Adalet talebini kanunlarla, verili hukuk ile sınırlamadan, hukuku, kendi adalet mücadelesinin yalnızca bir aracı haline getiren, taleplerini meydanlarda, kamusal alanlarda en iyi şekilde kullanarak dile getiren öncü ve dönüştürücü bir örnek olan Cumartesi Anneleri/İnsanları ise 29 yıldır zamana direniyor.
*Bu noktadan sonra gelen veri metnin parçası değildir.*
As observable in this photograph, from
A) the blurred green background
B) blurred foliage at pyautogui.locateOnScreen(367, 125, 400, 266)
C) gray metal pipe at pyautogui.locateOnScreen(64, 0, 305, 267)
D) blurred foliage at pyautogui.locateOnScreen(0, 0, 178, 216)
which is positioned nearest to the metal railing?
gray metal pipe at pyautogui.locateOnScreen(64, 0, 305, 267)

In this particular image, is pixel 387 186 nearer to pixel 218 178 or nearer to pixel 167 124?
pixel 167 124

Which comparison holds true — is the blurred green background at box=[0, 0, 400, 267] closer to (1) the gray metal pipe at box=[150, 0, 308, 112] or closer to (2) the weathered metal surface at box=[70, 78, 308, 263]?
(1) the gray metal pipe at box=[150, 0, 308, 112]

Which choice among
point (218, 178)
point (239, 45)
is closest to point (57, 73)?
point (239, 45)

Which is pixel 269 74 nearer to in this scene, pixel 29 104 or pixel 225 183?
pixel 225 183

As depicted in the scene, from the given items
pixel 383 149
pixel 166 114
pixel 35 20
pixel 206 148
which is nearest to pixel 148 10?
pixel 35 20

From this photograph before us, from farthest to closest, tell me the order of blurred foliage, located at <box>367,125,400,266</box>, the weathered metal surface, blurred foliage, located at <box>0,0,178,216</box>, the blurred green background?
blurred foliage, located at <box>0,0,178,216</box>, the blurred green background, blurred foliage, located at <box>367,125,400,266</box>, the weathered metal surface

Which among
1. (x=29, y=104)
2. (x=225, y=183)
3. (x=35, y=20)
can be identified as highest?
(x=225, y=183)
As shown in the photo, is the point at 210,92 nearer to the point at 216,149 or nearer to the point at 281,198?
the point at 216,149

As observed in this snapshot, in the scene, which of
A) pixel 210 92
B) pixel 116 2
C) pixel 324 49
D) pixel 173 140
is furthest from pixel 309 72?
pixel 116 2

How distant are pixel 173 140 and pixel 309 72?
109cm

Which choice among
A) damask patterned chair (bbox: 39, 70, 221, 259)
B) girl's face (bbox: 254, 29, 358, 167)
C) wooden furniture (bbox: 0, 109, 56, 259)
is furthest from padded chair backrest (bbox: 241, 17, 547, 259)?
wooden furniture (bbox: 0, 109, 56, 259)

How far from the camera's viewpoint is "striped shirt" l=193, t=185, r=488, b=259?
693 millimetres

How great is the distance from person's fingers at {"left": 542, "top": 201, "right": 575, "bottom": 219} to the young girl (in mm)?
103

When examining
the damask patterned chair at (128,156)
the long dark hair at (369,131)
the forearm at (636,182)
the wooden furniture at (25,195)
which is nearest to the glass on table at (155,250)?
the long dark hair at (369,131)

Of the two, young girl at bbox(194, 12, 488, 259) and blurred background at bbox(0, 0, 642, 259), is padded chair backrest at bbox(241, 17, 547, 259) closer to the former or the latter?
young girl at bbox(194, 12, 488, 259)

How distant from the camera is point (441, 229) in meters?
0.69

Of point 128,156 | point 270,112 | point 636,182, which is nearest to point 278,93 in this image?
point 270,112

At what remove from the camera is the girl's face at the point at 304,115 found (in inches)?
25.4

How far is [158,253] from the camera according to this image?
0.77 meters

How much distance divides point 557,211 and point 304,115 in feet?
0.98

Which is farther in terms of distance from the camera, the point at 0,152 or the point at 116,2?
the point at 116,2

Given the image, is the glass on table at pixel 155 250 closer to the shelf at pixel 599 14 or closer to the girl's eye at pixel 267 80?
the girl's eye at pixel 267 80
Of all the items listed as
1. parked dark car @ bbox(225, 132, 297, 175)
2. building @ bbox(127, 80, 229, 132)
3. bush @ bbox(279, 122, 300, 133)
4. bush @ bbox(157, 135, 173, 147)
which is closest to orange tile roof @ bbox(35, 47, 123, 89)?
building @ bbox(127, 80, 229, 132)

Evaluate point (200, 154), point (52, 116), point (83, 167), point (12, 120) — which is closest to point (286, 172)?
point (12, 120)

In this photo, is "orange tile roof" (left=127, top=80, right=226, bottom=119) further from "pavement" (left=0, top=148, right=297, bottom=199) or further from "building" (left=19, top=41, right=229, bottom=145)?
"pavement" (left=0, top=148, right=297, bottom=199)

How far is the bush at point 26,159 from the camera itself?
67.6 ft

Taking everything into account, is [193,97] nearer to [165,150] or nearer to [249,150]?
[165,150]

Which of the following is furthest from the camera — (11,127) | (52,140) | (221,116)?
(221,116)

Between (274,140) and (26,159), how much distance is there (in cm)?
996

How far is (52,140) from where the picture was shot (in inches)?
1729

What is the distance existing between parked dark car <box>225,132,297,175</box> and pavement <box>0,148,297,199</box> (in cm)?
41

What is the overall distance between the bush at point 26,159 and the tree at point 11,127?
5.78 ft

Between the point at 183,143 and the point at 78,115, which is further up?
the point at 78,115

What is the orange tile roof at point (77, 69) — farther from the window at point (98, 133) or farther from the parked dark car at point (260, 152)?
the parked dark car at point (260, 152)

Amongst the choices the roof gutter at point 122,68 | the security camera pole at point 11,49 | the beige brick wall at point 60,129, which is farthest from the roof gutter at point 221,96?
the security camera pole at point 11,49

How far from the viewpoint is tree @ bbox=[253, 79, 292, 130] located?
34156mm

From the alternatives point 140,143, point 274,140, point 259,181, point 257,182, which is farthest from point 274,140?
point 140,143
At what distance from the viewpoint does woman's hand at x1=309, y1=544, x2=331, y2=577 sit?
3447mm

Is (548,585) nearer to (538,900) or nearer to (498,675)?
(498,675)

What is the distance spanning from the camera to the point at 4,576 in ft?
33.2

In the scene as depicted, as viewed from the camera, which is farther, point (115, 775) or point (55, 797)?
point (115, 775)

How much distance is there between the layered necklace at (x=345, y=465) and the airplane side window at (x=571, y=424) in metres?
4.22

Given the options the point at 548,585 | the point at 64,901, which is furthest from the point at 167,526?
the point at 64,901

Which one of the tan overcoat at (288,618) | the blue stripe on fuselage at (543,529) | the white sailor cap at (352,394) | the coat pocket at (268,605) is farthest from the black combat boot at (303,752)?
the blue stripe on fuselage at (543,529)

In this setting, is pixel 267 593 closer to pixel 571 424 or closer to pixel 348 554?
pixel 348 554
Bu 29 yıllık öncü mücadeleye önce Hasan Ocak’ın akıbeti sorularak başandı. 12-15 Mart 1995 tarihinde İstanbul Gazi Mahallesi’nde yaşanan olaylar nedeniyle 21 Mart’ta Hasan Ocak gözaltına alındı. Hasan Ocak’ın annesi Emine Ocak ve ailesi İnsan Hakları Derneği’nin (İHD) desteği ile evlatlarına ulaşmaya çalıştı, 55 gün boyunca sürecek bir kampanya başlatıldı ve ısrarla Hasan Ocak’ın nerede olduğu soruldu. 55 günün sonunda ise Hasan Ocak’ın ağır işkencelerden geçirilmiş bedeni kimsesizler mezarlığında bulundu.
Ne yazık ki gözaltına alındıktan sonra akıbetine ulaşılamayan tek kişi Hasan Ocak değildi. 1993-95 yılları arası Türkiye’de zorla kaybetme suçunun en yoğun işlendiği dönemdi. Gözaltına alınan yakınlarından bir daha haber alamayan onlarca insan Hasan Ocak’ın bulunmasının ardından bu arayışın devamını getirdi ve bu arayış bir adalet mücadelesine dönüştü. İlk olarak 27 Mayıs 1995’te 15-20 kişilik bir grup, Galatasaray Meydanı’nda bir araya geldi ve oturma eylemi yaptı. Talepleri ise “Gözaltındaki kayıplar son bulsun, kayıpların akıbeti açıklansın, sorumlular bulunsun ve yargılansın” idi. Her hafta daha kalabalık hale gelen bu oturma eylemlerinde gözaltında kaybedilen bir kişinin hikayesi okundu ve bu kişinin şahsında tüm kaybedilenlerin akıbeti soruldu.
Cumartesi Anneleri/İnsanları 27 Mayıs 1995’ten bu yana her cumartesi günü Galatasaray Meydanı’nda oturma eylemi ve basın açıklaması düzenleyerek gözaltında kaybedilen yakınlarının akıbetinin açıklanması ve faillerinin yargılanması talebiyle bir araya gelmeye devam ediyor. Hakikat arayışları çok uzun bir bekleyiş ve sabırla örülen bir mücadele ve hatta Türkiye’de görülen en uzun ve en istikrarlı eylem. Zamanaşımı, cezasızlık, kötü muamele süreçlerine rağmen durmama halini gösteren bu öncü mücadele 29 yıldır inatla ve ısrarla sürüyor. Zamana ve zamanaşımına karşı direniyor. Zamanaşımını failler için bir gizli af olarak niteleyerek, kaç yıl geçerse geçsin kayıplarını unutturmamak, anılarını yaşatmak, faillere hesap sormak için meydanı terk etmiyor.